#### Text section

I'm sure that the Rat Pack had a buzz going every now and then, but not all of the time. Plus do not forget: they were grown ass men in Hollywood. They had jobs and showbiz lives and strong women and charisma. Young dudes are lucky if they have at least one of these attributes to work with.

File this one under, done after college (for the more ambitious high school, but college works too).

I don't have a job.

Goddamn I can feel the haters closing in on me for writing this one. A young dude in his 20's needs to learn how to stand up, stand tall, and stand independently on his own. I applaud the young ones of the world who do it all and with a suave attitude. Though it's really hard for me to think of a contemporary example- all I've got is Mark Ronson and he's hardly super young himself.

Go out there and look. Apply. Fight for a position. Don't beta your life away in the shadow of the alpha male you could become.


Getting married is definitely a priority of mine. I'd love to have kids someday. Maybe two. Maybe with names like Jordan and Anna. Anna is my grandma's name, so yeah I want to honor her memory and whatnot. And I want a house too. Bay windows, wraparound porch, maybe a dog. I know it's the first date- I'm not freaking you out or anything?

You can't see it, but I just dug my shoe back so deeply into the cement wall that some of the back lining scraped off. It does freak me out. Just like 30-something guys don't like it when 30-something women on dates talk about how all of their friends are getting married and how they just froze their eggs, this kind of stuff makes me very, very nervous. Let's just take it one step at a time, okay? One nice, slow, very far from parental anything, step at a time.


You're sweet.

This is a weird backhanded one I get sometimes. It's creepy more often than not. I'm sweet. Yay? Is this meant to make me feel good? Or do I feel like they don't know me at all? How do they really know if I am sweet, really, truly, sweet? What if I happen to be playing that guy with like 3 dates on the side? HOW DO YOU EVER TRULY KNOW PEOPLE.

The only time I'm okay with it is when it comes from a guy who has read something I've written or worked with me. It's hard to take seriously otherwise. Knowing my personality, if some random dude worked that dealbreaker with me, I would make every effort that night to prove to him that no, I'm not sweet. I'm the exact opposite of everything that he thinks. I'm not sure who I'm trying to prove to anyone at this point anything about me- I'm just a girl who doesn't like assumptions? I have a lot of pent up anger inside? Oh the questions about my psyche are just endless. I just march to the beat of my own drum and this drummer knows her sheet music well.

Fingers crossed the world gets more real men soon.
Something bigger might come out of this post, tbd. I'm testing it as a trial run and so far am fairly pleased with the results. I'll let you know if I work out the kinks on the bigger part.

Oh, and one final Dude Dealbreaker?


"That's what she said."

Burn it. Burn it now. The Den Mother is not amused.

########

Update the part of the dating dealbreakers post that opens with the words "Getting married is" and closes with "You're sweet." by changing "wraparound porch" to "front porch".

#### Material supplied

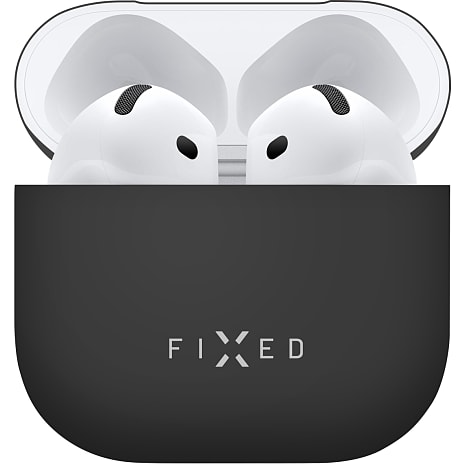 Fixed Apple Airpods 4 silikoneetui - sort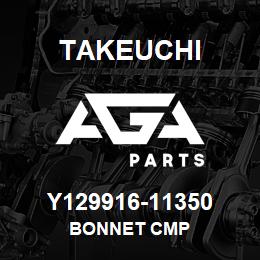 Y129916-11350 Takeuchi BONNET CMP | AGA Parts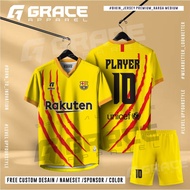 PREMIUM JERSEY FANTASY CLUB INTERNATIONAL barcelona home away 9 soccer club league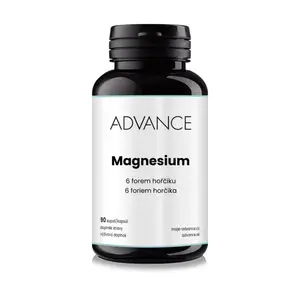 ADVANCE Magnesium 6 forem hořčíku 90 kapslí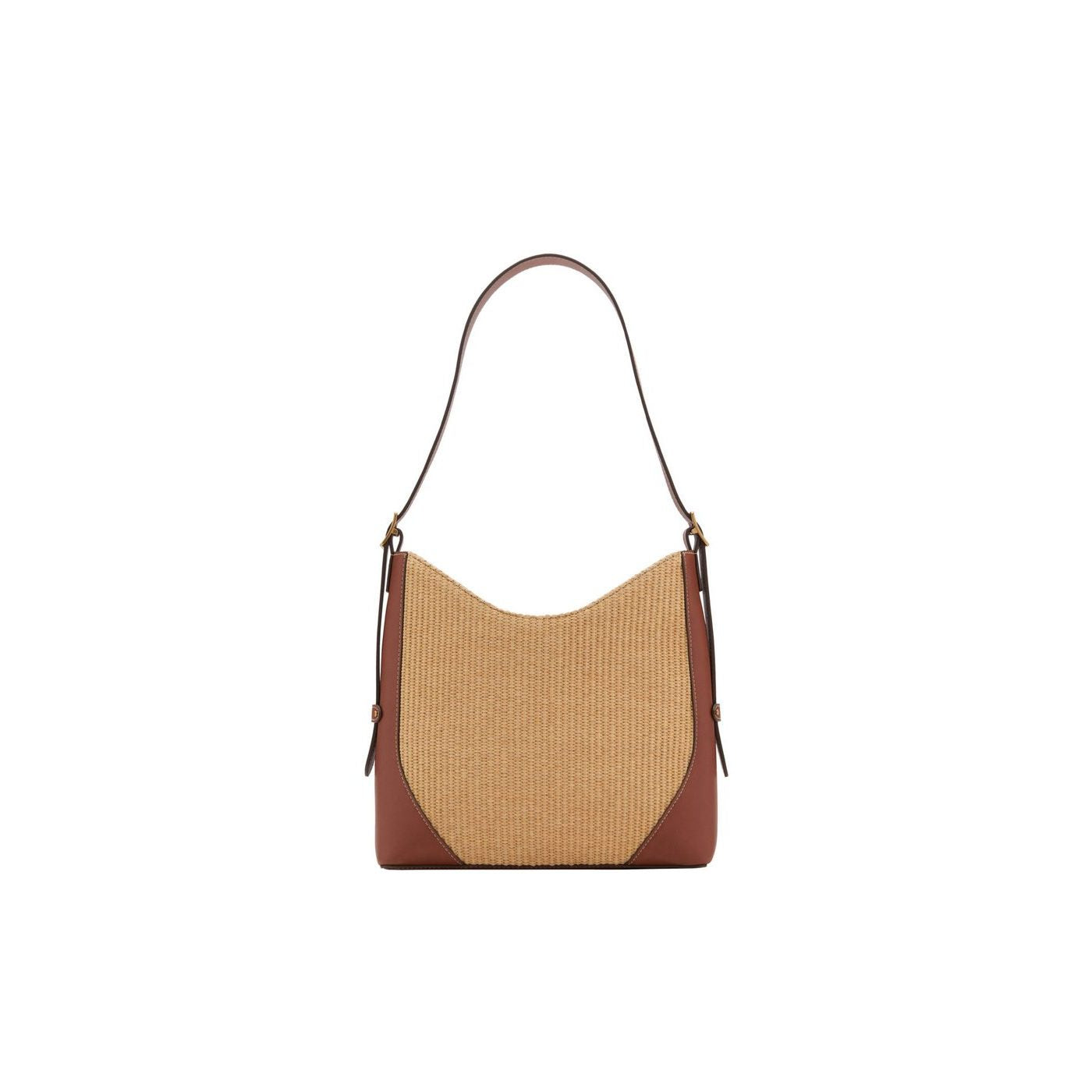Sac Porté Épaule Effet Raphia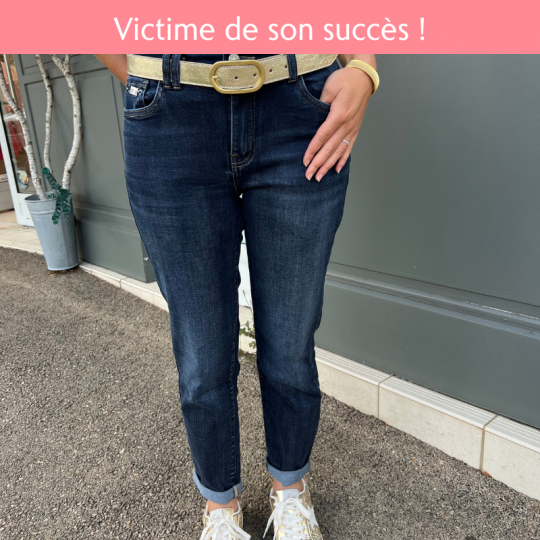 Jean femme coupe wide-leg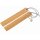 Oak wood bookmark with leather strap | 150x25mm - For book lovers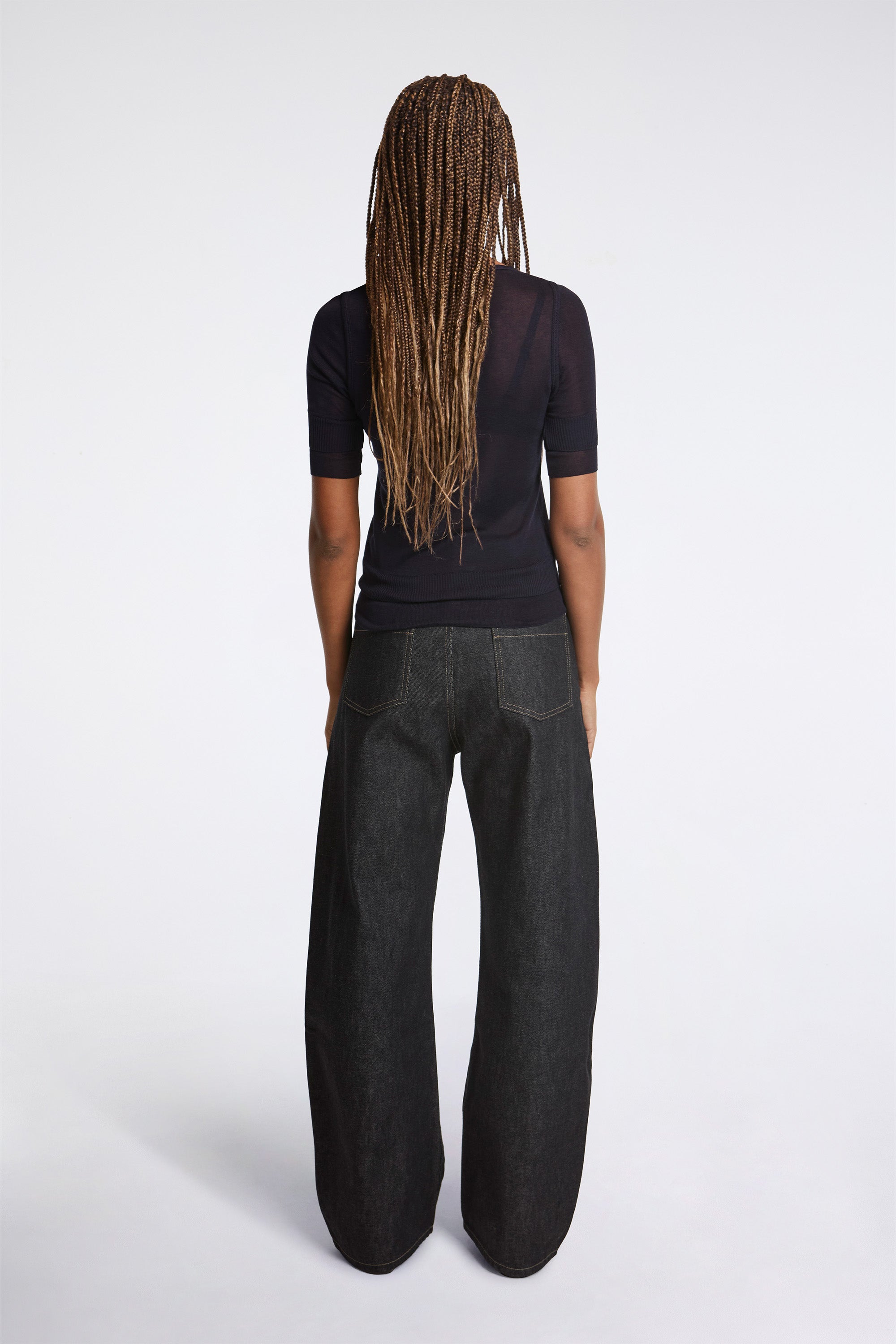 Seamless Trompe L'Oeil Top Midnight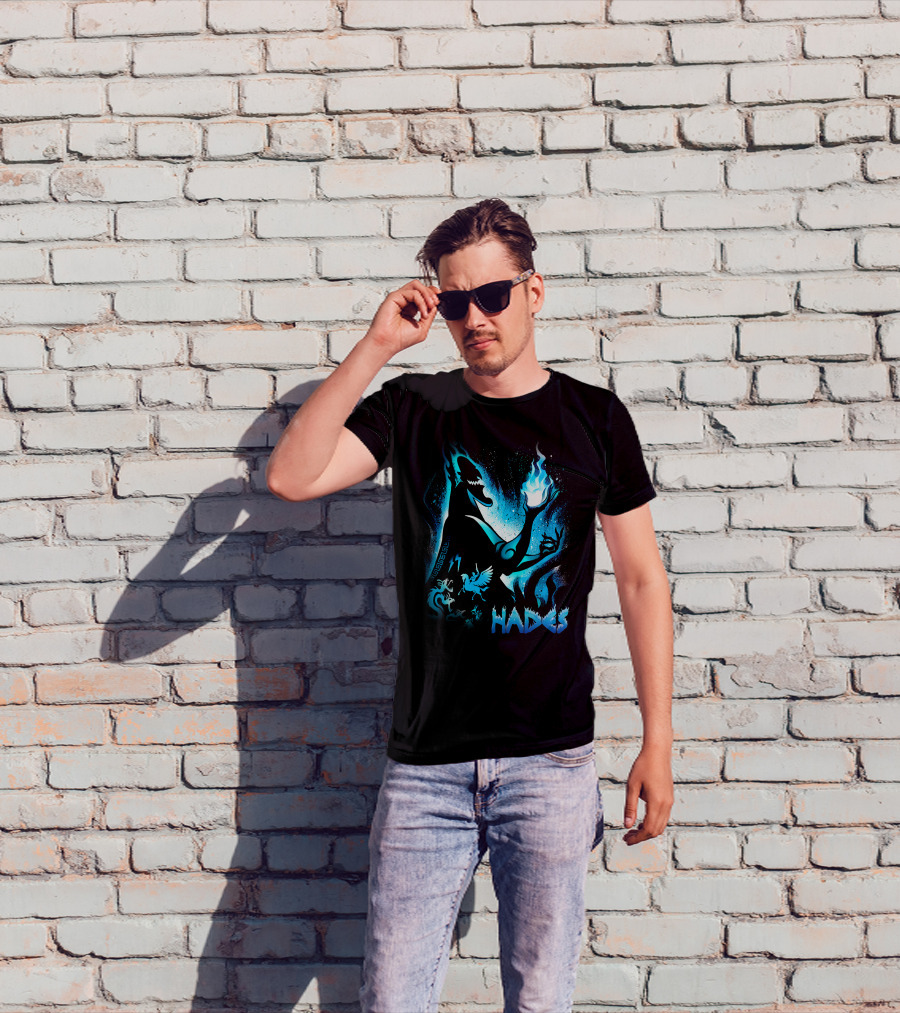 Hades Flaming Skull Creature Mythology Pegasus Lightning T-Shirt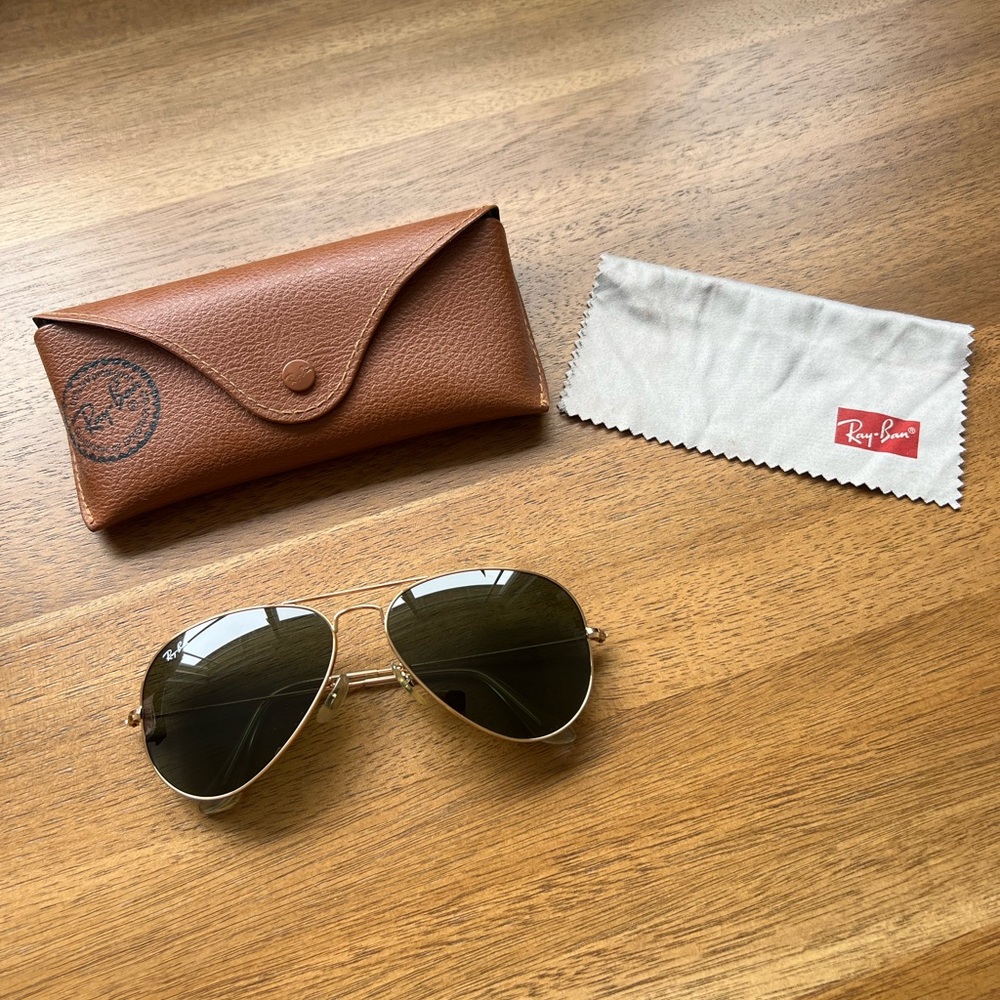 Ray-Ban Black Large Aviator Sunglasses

########

- Task solution:
Getting married is definitely a priority of mine. I'd love to have kids someday. Maybe two. Maybe with names like Jordan and Anna. Anna is my grandma's name, so yeah I want to honor her memory and whatnot. And I want a house too. Bay windows, front porch, maybe a dog. I know it's the first date- I'm not freaking you out or anything?

You can't see it, but I just dug my shoe back so deeply into the cement wall that some of the back lining scraped off. It does freak me out. Just like 30-something guys don't like it when 30-something women on dates talk about how all of their friends are getting married and how they just froze their eggs, this kind of stuff makes me very, very nervous. Let's just take it one step at a time, okay? One nice, slow, very far from parental anything, step at a time.


You're sweet.